650g floury potatoes, cooked
200g flour
2 eggs
salt
50g unsalted butter
100g Gorgonzola (I use the mild variety)
200ml double cream
clove of garlic, pressed down with the side of a knife
salt, pepper
parmesan
pistachios / walnuts/ pecan nuts
optional: chilli / spinach leaves
For the gnocchi, cook and cool the potatoes. You can either mash them or I like to grate them using a fine grater to make sure that there are no lumps. Add flour, 2 eggs and salt and mix, using your hands, to form a dough. Bring a large pot of salted water to boil.
Start making the Gorgonzola sauce - in a pan, melt the butter, add Gorgonzola, double cream and garlic (you will later discard it). Add chilli if using (I used dried). If adding spinach, wilt it in separate pan with touch of oil.

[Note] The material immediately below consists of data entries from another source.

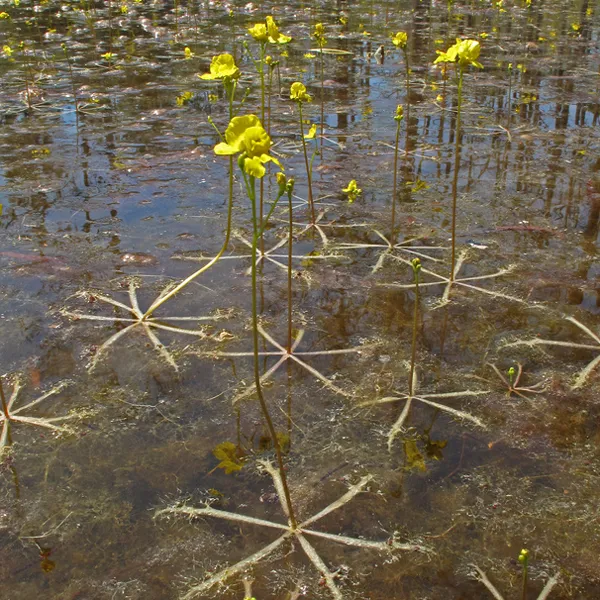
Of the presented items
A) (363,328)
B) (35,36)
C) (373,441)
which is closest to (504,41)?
→ (35,36)

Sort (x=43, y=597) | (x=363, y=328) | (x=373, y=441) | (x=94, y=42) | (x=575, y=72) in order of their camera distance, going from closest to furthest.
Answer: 1. (x=43, y=597)
2. (x=373, y=441)
3. (x=363, y=328)
4. (x=575, y=72)
5. (x=94, y=42)

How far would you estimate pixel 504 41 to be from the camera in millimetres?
8664

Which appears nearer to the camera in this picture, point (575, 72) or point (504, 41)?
point (575, 72)

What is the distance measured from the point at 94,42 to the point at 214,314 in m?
6.68

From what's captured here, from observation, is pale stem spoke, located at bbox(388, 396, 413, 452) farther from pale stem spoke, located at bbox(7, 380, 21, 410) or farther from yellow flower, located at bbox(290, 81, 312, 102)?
yellow flower, located at bbox(290, 81, 312, 102)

Roll a bit of the potato mixture into a sausage shape (flour the surface first as the mixture will be sticky) and cut them into small bitesize pieces. Press each with the tines of a fork to create ridges (to help make the sauce to stick). Set aside on a floured tray and continue this process until your plate is full.
When your first batch of gnocchi are ready, gently drop them into the pot of boiling water. If you think they are stuck on the bottom, give them a little stir. They should start swimming up to the surface about a minute later. This means they are ready to take out.
Taste your sauce for seasoning, remove the garlic and start adding your gnocchi (and spinach if using).
Sprinkle with parmesan, dress on a plate with your choice of nuts and serve immediately.
Homemade Gnocchi with Gorgonzola Sauce and pistachios
Store bought Gnocchi with Gorgonzola Sauce, Spinach, chilli and pecan nuts.